Opposition MPs and NGOs have said they had hoped to see much more ambitious financial commitments to improve the energy efficiency of UK homes in delayed government plan
MPs and environmental campaign groups have reacted to the publication of the government’s Heat and Building Strategy with concerns about the scope of commitments to improve the efficiency of buildings.
The strategy was released this week with a host of financial commitments to step up heat pump adoption, while also setting our broad commitments to review and rebalance energy prices over the next decade to improve the attractiveness of electric heating.
A host of consultations have also been launched the strategy to garner feedback on proposals such as banning new fossil fuel heating systems in off-grid properties from 2026.
At the same time, the government has opted against introducing a national ban on natural gas boilers, preferring at present to gradually encourage customers to move to lower carbon alternatives by around 2035.
While the additional funding has been welcomed, there have been criticisms in both political and environmental circles about shortcomings in the plan to transform the existing building stock to be more efficient.
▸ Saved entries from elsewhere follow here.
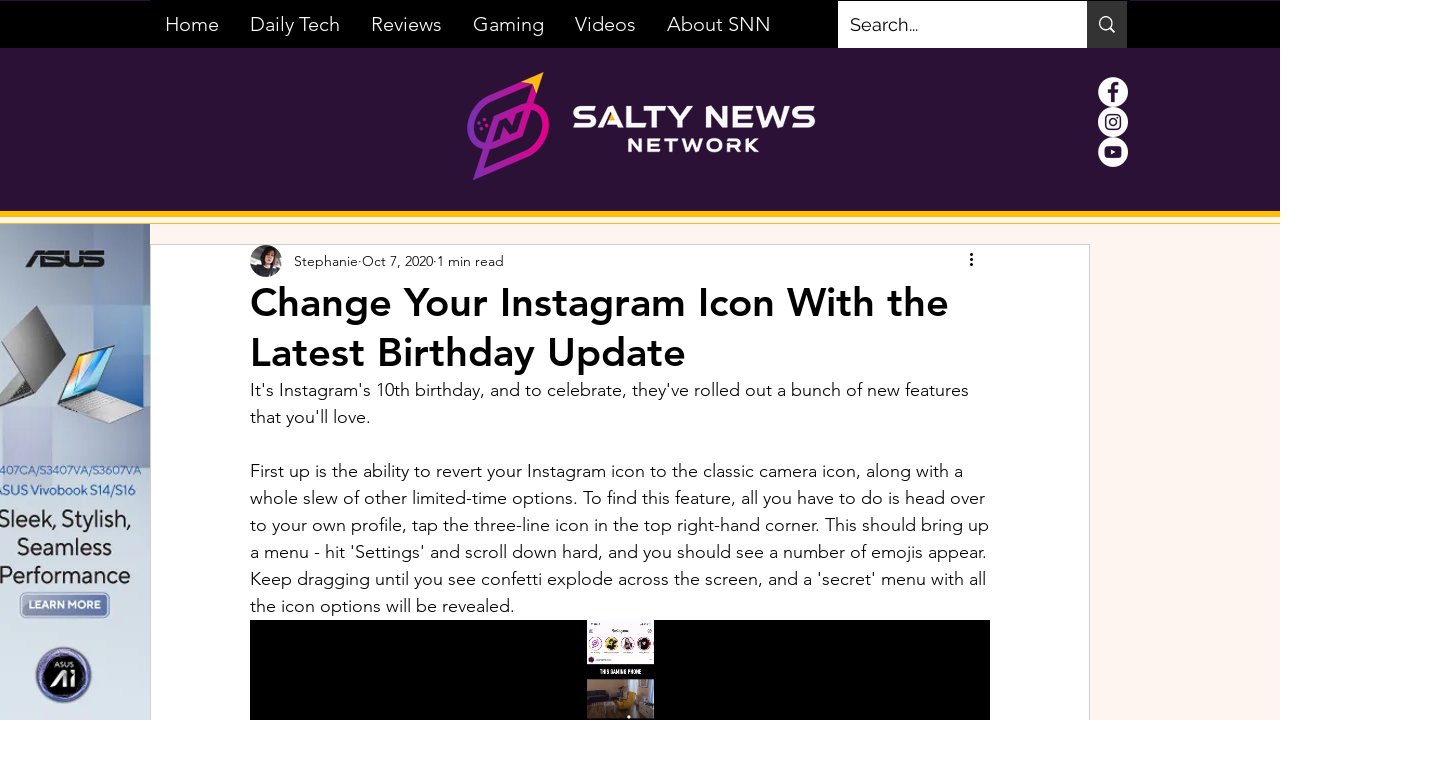

--- FILE ---
content_type: text/html; charset=utf-8
request_url: https://www.google.com/recaptcha/api2/aframe
body_size: 266
content:
<!DOCTYPE HTML><html><head><meta http-equiv="content-type" content="text/html; charset=UTF-8"></head><body><script nonce="k3WLPeGlno5NseAoxznUOg">/** Anti-fraud and anti-abuse applications only. See google.com/recaptcha */ try{var clients={'sodar':'https://pagead2.googlesyndication.com/pagead/sodar?'};window.addEventListener("message",function(a){try{if(a.source===window.parent){var b=JSON.parse(a.data);var c=clients[b['id']];if(c){var d=document.createElement('img');d.src=c+b['params']+'&rc='+(localStorage.getItem("rc::a")?sessionStorage.getItem("rc::b"):"");window.document.body.appendChild(d);sessionStorage.setItem("rc::e",parseInt(sessionStorage.getItem("rc::e")||0)+1);localStorage.setItem("rc::h",'1768944921756');}}}catch(b){}});window.parent.postMessage("_grecaptcha_ready", "*");}catch(b){}</script></body></html>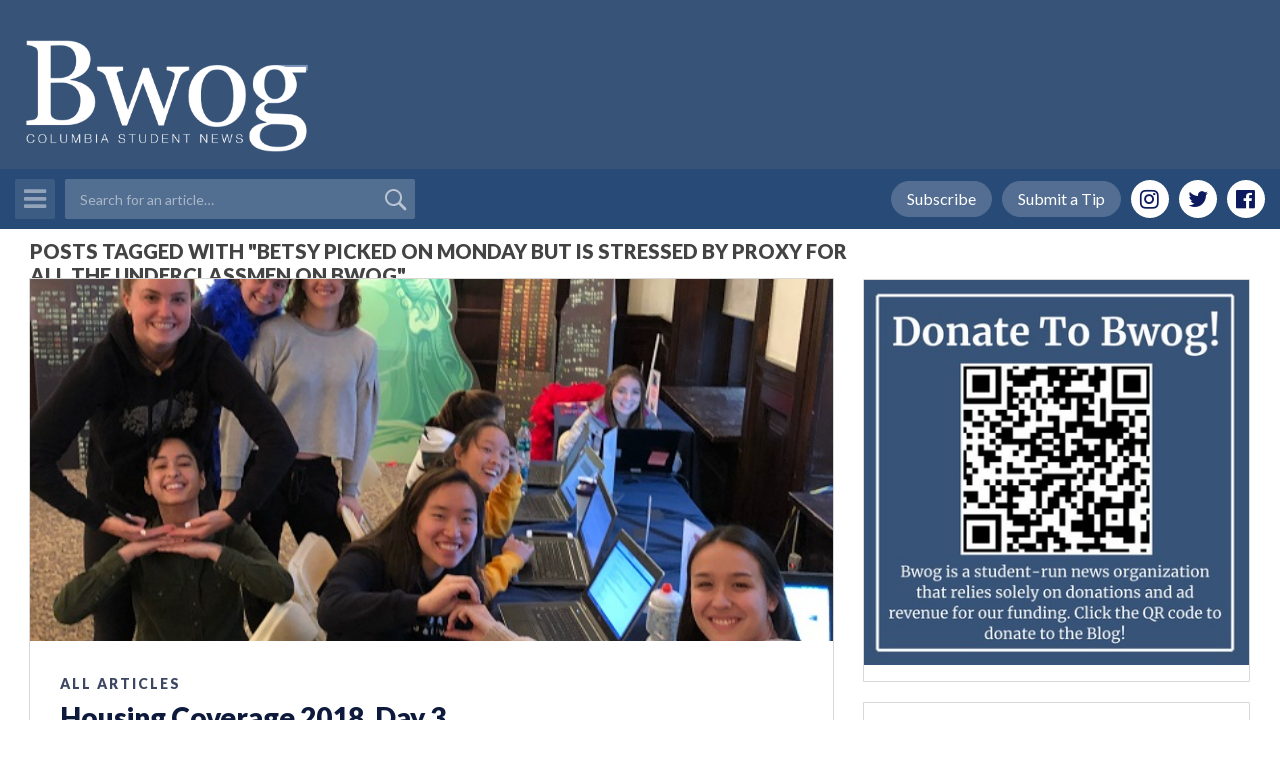

--- FILE ---
content_type: text/html; charset=utf-8
request_url: https://www.google.com/recaptcha/api2/aframe
body_size: -85
content:
<!DOCTYPE HTML><html><head><meta http-equiv="content-type" content="text/html; charset=UTF-8"></head><body><script nonce="rqSXY_hFgUN3O8sUYT-Ajw">/** Anti-fraud and anti-abuse applications only. See google.com/recaptcha */ try{var clients={'sodar':'https://pagead2.googlesyndication.com/pagead/sodar?'};window.addEventListener("message",function(a){try{if(a.source===window.parent){var b=JSON.parse(a.data);var c=clients[b['id']];if(c){var d=document.createElement('img');d.src=c+b['params']+'&rc='+(localStorage.getItem("rc::a")?sessionStorage.getItem("rc::b"):"");window.document.body.appendChild(d);sessionStorage.setItem("rc::e",parseInt(sessionStorage.getItem("rc::e")||0)+1);localStorage.setItem("rc::h",'1768979805433');}}}catch(b){}});window.parent.postMessage("_grecaptcha_ready", "*");}catch(b){}</script></body></html>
Labour MP Ed Miliband, the Shadow Business and Energy Secretary, argued via social media that the government’s plan, after numerous delays, had failed to deliver sufficient funding to ensure households across the country can effectively embrace low carbon heat at scale.
1/The heat and buildings strategy has been delayed for months. For a country facing an energy price crisis, rising bills, and climate emergency, it wasn’t worth the wait. 🧵
— Ed Miliband (@Ed_Miliband) October 19, 2021
Mr Miliband claimed the strategy’s pledge to provide £5,000 grants to 30,000 homes to encourage adoption of heat pumps fell far short of the government’s own aims to install 600,000 units each year from 2028.
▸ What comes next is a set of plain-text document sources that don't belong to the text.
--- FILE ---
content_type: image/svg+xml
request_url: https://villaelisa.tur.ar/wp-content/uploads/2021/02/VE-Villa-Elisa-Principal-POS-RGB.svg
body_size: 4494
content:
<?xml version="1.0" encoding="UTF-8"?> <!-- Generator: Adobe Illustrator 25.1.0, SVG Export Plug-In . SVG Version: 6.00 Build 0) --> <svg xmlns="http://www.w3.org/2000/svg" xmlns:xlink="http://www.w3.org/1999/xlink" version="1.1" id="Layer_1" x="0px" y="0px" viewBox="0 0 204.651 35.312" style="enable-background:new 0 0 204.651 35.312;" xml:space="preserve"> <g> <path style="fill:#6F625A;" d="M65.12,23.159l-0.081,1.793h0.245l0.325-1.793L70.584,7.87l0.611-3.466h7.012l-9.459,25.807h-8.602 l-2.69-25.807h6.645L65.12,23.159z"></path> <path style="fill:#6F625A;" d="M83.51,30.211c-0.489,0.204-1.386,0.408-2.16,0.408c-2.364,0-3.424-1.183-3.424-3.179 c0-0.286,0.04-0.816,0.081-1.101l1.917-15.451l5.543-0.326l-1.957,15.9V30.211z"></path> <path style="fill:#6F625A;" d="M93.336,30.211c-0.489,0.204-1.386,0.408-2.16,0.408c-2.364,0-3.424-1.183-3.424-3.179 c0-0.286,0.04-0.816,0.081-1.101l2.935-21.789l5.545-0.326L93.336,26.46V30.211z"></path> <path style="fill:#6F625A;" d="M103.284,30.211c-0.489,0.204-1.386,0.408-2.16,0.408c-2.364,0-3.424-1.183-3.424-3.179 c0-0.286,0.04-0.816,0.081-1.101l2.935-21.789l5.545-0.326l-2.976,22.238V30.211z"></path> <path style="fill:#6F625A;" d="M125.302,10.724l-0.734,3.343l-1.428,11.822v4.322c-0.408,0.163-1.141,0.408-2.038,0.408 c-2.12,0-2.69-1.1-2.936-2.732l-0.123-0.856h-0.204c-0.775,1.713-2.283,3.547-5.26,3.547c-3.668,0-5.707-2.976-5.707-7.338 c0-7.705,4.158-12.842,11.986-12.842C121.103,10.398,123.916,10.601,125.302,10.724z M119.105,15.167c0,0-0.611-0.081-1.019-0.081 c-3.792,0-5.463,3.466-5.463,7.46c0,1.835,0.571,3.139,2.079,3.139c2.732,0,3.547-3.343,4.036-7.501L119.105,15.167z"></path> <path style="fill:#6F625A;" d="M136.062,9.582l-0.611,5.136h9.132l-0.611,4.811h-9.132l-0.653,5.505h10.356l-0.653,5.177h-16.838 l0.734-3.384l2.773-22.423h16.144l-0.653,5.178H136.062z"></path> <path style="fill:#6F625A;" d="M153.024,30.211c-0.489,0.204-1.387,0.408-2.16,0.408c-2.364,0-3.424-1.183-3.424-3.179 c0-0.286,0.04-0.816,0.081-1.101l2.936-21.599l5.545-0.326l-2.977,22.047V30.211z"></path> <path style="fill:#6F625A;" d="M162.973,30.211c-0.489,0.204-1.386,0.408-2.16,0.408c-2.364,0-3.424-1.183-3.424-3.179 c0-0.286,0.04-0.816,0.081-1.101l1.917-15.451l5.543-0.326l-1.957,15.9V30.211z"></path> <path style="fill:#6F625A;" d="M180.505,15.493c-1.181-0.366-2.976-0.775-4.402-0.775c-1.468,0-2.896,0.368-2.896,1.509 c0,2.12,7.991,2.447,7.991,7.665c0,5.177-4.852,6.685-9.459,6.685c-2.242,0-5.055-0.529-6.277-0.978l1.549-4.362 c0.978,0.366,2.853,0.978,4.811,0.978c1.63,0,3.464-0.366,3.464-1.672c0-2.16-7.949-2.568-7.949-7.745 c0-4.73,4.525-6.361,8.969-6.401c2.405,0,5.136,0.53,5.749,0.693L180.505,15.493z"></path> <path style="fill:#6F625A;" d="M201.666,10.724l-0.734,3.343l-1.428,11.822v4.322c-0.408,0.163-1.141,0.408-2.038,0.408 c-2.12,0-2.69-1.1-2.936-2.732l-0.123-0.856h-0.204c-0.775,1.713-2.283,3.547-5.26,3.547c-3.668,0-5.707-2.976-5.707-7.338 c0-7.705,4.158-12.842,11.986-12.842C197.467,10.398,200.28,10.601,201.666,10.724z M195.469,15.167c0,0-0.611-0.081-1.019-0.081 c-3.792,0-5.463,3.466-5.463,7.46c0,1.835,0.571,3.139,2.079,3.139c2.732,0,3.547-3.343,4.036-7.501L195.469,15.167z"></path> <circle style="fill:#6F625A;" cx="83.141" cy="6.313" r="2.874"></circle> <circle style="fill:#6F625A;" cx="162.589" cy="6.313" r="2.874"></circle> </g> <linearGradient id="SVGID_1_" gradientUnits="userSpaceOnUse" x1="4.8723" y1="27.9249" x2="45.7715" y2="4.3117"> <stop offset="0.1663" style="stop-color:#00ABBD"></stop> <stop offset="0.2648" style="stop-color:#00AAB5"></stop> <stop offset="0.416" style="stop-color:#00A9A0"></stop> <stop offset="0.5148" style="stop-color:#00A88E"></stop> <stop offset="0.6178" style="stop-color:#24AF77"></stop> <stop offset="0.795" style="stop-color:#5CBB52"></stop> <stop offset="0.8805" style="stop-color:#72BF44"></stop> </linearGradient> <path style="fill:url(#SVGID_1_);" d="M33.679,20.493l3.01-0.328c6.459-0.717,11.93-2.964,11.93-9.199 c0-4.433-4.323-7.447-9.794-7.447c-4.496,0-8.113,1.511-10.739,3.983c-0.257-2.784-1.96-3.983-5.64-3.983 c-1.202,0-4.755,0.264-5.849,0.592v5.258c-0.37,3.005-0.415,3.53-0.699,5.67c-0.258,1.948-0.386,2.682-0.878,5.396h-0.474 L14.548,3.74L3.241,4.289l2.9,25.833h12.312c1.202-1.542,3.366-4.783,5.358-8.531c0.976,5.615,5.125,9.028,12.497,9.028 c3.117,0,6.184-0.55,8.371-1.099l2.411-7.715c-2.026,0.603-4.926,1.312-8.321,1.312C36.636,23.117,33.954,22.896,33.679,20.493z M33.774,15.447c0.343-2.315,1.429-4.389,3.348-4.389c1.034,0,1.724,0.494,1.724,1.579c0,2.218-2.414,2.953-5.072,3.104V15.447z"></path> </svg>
He was also critical of pledges to support domestic insulation upgrades and other material improvements in homes in a bid to reduce overall domestic heat demand.
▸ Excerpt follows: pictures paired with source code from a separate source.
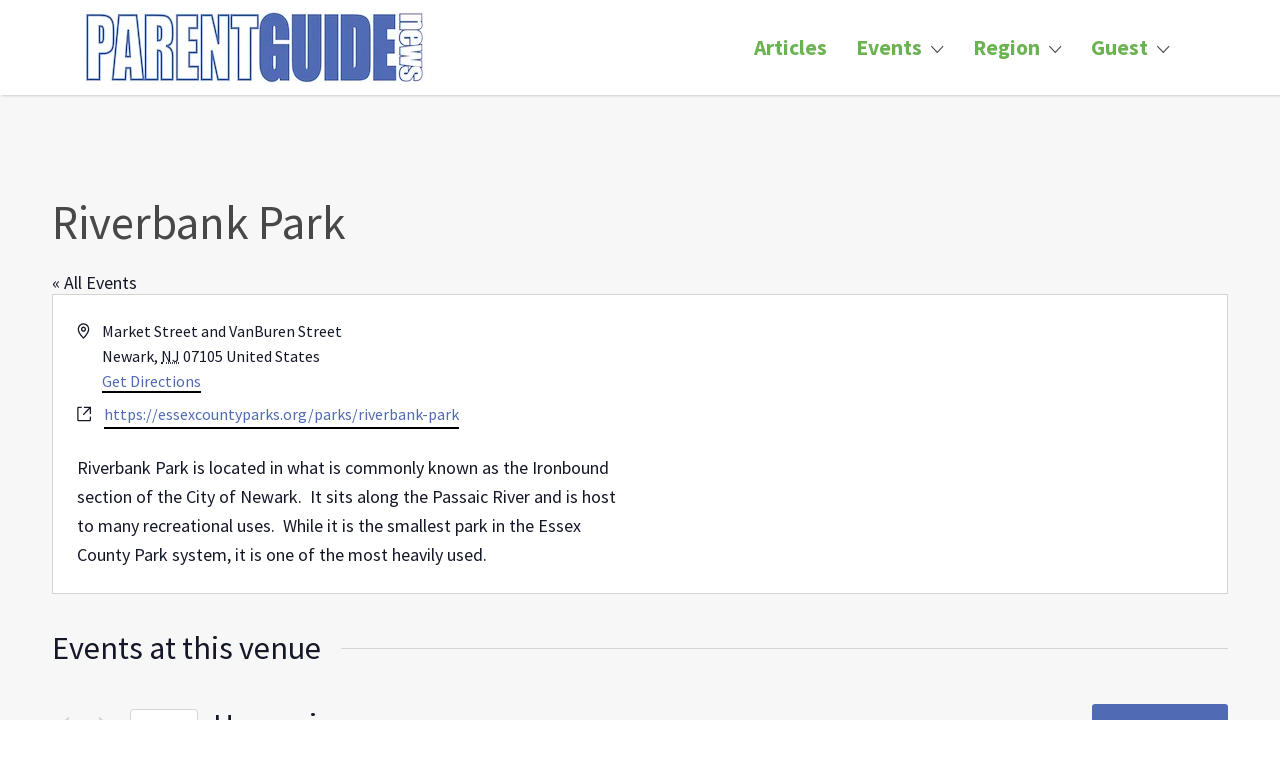

--- FILE ---
content_type: text/html; charset=utf-8
request_url: https://www.google.com/recaptcha/api2/aframe
body_size: 266
content:
<!DOCTYPE HTML><html><head><meta http-equiv="content-type" content="text/html; charset=UTF-8"></head><body><script nonce="RV1qHxy4yLwkLsDNmbsRIw">/** Anti-fraud and anti-abuse applications only. See google.com/recaptcha */ try{var clients={'sodar':'https://pagead2.googlesyndication.com/pagead/sodar?'};window.addEventListener("message",function(a){try{if(a.source===window.parent){var b=JSON.parse(a.data);var c=clients[b['id']];if(c){var d=document.createElement('img');d.src=c+b['params']+'&rc='+(localStorage.getItem("rc::a")?sessionStorage.getItem("rc::b"):"");window.document.body.appendChild(d);sessionStorage.setItem("rc::e",parseInt(sessionStorage.getItem("rc::e")||0)+1);localStorage.setItem("rc::h",'1768283297681');}}}catch(b){}});window.parent.postMessage("_grecaptcha_ready", "*");}catch(b){}</script></body></html>

--- FILE ---
content_type: text/css
request_url: https://parentguidenews.com/wp-content/themes/listify-child/style.css?ver=6.8.3
body_size: 90
content:
/*
Theme Name:     Listify Child
Theme URI:      https://astoundify.com/products/listify/
Template:       listify
Version:        1.0
*/

.listing-rating, .content-single-job_listing-actions-start {display:none;}

.entry-cover--grid-empty.has-image { height: 170px; }

.post {font-size:18px}
.post h1 {}
.post h2 {font-size:28px; margin:30px 0; color:#6BB351; font-weight:bold;padding:0 0 5px;}
.post h3 { font-size:24px; font-weight:bold; border:0;padding:0;}
.post h4 {color:#000; font-size:20px;}


.writeup {font-size:16px;}
p.filter-by-type-label {display:none;}

.tertiary-navigation {background-color:#241f1b;}

.col-12 .callout-feature-content h2 {line-height:50px; font-style:italic;font-size:45px;} 
.col-12 .callout-feature-content p {font-size:20px;}

.site-title a {font-size:1.2em;}

.widget-job_listing ul {margin-bottom:10px;}
.widget-job_listing li {margin:5px 0 5px 15px;}

.tribe-events-event-meta {font-size:16px;}


.tribe-events-single-event-description { font-size:16px;}
.tribe-events-sub-nav li a {font-size:14px; display:block;}
.tribe-events-sub-nav li.tribe-events-nav-previous {width:40%;}
.tribe-events-sub-nav li.tribe-events-nav-next {width:40%; text-align:right;}

.page-title {padding:250px 50px; font-size:50px;}


.home-widget-description {font-size:16px;}

.site-social a {padding:0 10px;}


.ap_container {margin:30px 0;}

body.page-template {background-color:lightgray;}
Mr Miliband said that 19 million UK homes presently fell below the EPC Band C rating. The opposition MP was also critical about the lack of focus on a direct replacement for the short-lived Grant Homes Grant scheme that was scrapped less than a year from its launch.
He said, “A proper warm homes plan would lower bills, reduce emissions, and create jobs. But this Government is ducking the crucial decisions and making households pay the costs. By failing to invest, millions of households are being left out in the cold.”
By comparison, he said that Labour would have introduced a plan for providing £6bn of annual investment up to 2030 for supporting low carbon heat installations and retrofit work. The planned spending would be led by local authorities to ensure widescale insulation and energy efficiency upgrades across the UK housing stock.
Parliament’s cross-party Environmental Audit Committee has described the government’s Heat and Buildings Strategy as being a positive start in national efforts to move to cleaner heat. The £3.9bn scope of the strategy’s commitments for the next three years was seen as significant.
However, the committee warned that questions and concerns remained about meeting existing ambitions for 600,000 heat pumps to be fitted in homes annually from 2028.
Committee Chair MP Philip Dunne said that the announcements in the strategy focused only in supporting 90,000 installations over the next three years.
HE said, “This is a good start but is less than offered initially through the Prime Minister’s Ten Point Plan for a Green Industrial Revolution announced last year. As yet, there is little acknowledgment that effective use of heat pumps requires buildings to be properly insulated. Our committee’s evidence highlighted that insulation costs can double the current cost of a heat pump for many of the 19 million homes that are older and have an EPC rating of less than C.”
The committee said that the strategy’s focus on hydrogen meanwhile showed cautious, but encouraging steps with regards to understanding how the gas may or may not play an important role in the country’s energy mix and heat.
Mr Dunne said the committee welcomed the government’s plan to wait on the results of a series of ongoing trials into the safety and technical case for the gas before deciding on how it may wish to start using hydrogen for functions such as domestic heat.
Environmental NGO Friends of the Earth said it considered the overall plans detailed in the Heat and Buildings Strategy to be quite modest in ambition despite some of the bigger headline pledges.
Mike Childs, head of science with the NGO, said that the commitments failed to address important questions about how to support low-income households to install more efficient heating systems.
He said, “£450 million pounds delivered via individual £5000 grants means 90,000 heat pump installations over three years. That just isn’t very much, and won’t meet the prime minister’s ambition of 600,000 a year by 2028. Investment will drive down the cost of heat pumps, and technical innovation plus skills training is a part of this, but so is scale. These grants will only incentivise the best-off households.”
Mr Childs was also critical about the likely impact of additional funding intended to aid with improving the efficiency of certain existing homes. He said that the provision of £950m to support the Home Upgrade Grant, which has been launched to improve the energy performance of the least efficient homes off the gas grid in England up to 2025 again fell short of the funds needed.
He said, “£950 million pounds over three years for the home upgrade scheme just won’t drive the scale of energy efficiency needed in both private and rented sectors. This is a start, it’s just not a very good one when the many benefits of a really generous scheme are abundantly clear: from warm, healthy homes to slashed emissions, with jobs to boot.”